Pipeline - wutest

Pipeline summary

The 'wutest' pipeline is designed as a test pipeline for the Bioinformatics Pipeline Developer Project. This pipeline adheres to the structure of Nextflow's nf-core. It operates by taking inputs in the form of a samplesheet CSV file, BAM files, and a BED file. The primary tasks it performs include:

Generating read counts for the specified regions outlined in the provided BED file, producing output in JSON format.
Extracting reads within these regions and converting them into a FASTA file.

The pipeline's workflow and applied tools and scripts can be described as follows:

Sort and index BAM file
- Samtools sort
- Samtools index
QC for orignal BAM files
- Samtools stats
- Samtools flagstat
- Samtools idxstats
Preprocessing BAM reads (optional)
1. Remove duplicates
  - Picard markduplicates
2. Filter alignments
  - Samtools view
QC for preprocessed BAM files
- Samtools stats
- Samtools flagstat
- Samtools idxstats
Count reads for the BED regions
- count_reads_from_bam.py
Extract reads in the BED regions
- Bedtools intersect
- convert_bam_to_fasta.py

Installation

The pipeline can be directly downloaded from its Github repository: https://github.com/huihai828/wutest, or use Git to download the reposity with following command-line:

git clone https://github.com/huihai828/wutest.git

To get the pipeline executed, it is essential to have Nextflow installed alongside Docker (alternatively Singularity or Conda). Nextflow can resolve the software dependencies (container images or environments) used in the pipelines when running the pipeline for the first time with specific profile (e.g. docker, singularity, conda).

If any issues arise during the execution of the pipeline using Docker containers, you have the option to manually install the required Docker images listed as follows:

docker pull quay.io/biocontainers/samtools:1.17--h00cdaf9_0
docker pull quay.io/biocontainers/bedtools:2.31.0--hf5e1c6e_2
docker pull quay.io/biocontainers/picard:3.1.0--hdfd78af_0
docker pull quay.io/biocontainers/python:3.8.3
docker pull quay.io/biocontainers/mulled-v2-57736af1eb98c01010848572c9fec9fff6ffaafd:402e865b8f6af2f3e58c6fc8d57127ff0144b2c7-0

Usage

Once you downloaded the pipeline, you can perform test run with following command-lines:

cd path-to/wutest
nextflow run . --outdir results -profile test,docker

You can check the output files in folder 'path-to/wutest/results', where 'path-to' is where the pipeline was installed. The test use the data located in 'path-to/wutest/assets/data'.

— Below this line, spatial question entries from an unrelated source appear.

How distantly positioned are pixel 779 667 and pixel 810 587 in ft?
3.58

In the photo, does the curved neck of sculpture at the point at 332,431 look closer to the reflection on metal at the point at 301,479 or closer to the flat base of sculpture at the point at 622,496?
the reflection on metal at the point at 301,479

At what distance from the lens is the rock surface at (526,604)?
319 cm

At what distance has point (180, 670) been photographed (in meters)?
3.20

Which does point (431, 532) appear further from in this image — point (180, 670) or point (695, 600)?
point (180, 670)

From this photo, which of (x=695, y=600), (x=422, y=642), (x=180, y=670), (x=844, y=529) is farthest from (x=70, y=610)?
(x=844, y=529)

To run the pipeline for your BAM files, firstly you need to prepare a samplesheet file in CSV format which looks like as follows:

samplesheet.csv:

sample,bam_file
sample1,/path-to/sampl1.bam
sample2,/path-to/sampl2.bam

Run pipeline with docker

You can run the pipeline with Docker if you have Docker installed. The command-line is as follows:

nextflow run path-to/wutest --input samplesheet.csv --bed_file test.bed.gz --outdir results -profile docker

Run pipeline with singularity

You can run the pipeline with Singularity if you have Singularity installed. The command-line is as follows:

nextflow run path-to/wutest --input samplesheet.csv --bed_file test.bed.gz --outdir results -profile singularity

It is good to set a environmental variable NXF_SINGULARITY_CACHEDIR to store and re-use the images from a central location for future pipeline runs especially when using a computing cluster. The command-line is as follows:

export NXF_SINGULARITY_CACHEDIR=path-to-singularity-images

Run pipeline with Conda

You can run the pipeline with Conda if you have Conda installed. The command-line is as follows:

nextflow run path-to/wutest --input samplesheet.csv --bed_file test.bed.gz --outdir results -profile conda

Note that Conda is considered as last resort by Nextflow since its poorer reproducibility than Docker/Singularity.

Run pipeline using Gitpod

You can also quickly setup a virtual machine and test the pipeline using Gitpod using your Github account. The steps is as follows:

Log on your Github account, then open your Gitpod workspace with link: https://gitpod.io/workspaces
Click button 'New Workspace' to create a new Workspace with repository link: https://github.com/huihai828/wutest/tree/master
It will create a virtual machine and open a workspace window, then run test in terminal as follows:

nextflow run . --outdir results -profile test,docker

You will find all the output files in subfolder 'results'.

Parameters

The pipeline wutest has following parameters:

Parameter	Description
--input <samplesheet.csv>	Input samplesheet file in CSV format
--bed_file <BED file>	Input BED file
--outdir <directory>	Specify a output directory
-profile <config profile>	Specify a config profile to run the pipeline, which can be docker, singularity and conda
--skip_picard <true/false>	A Boolean option, if set true the pipeline will skip removing the duplicate reads from BAM file with module PICARD_MARKDUPLICATES, default is false
--skip_filter <true/false>	A Boolean option, if set true the pipeline will skip filtering the BAM file with subworkflow FILTER_BAM, default is false
--skip_multiqc <true/false>	A Boolean option, if set true the pipeline will skip the module MULTIQC, default is false
--samtools_view_args <args>	A string of args used by module SAMTOOLS_VIEW, the defualt is '-q 0 -f 2 -F 512' which means only extracting QC-passed reads
--save_reference <true/false>	A Boolean option, if set true the pipeline will save all the intermediate output files apart from end results, default is true

For example, following command-line will run the pipeline by skipping PICARD_MARKDUPLICATES and filtering out reads with mapping quality larger than 10.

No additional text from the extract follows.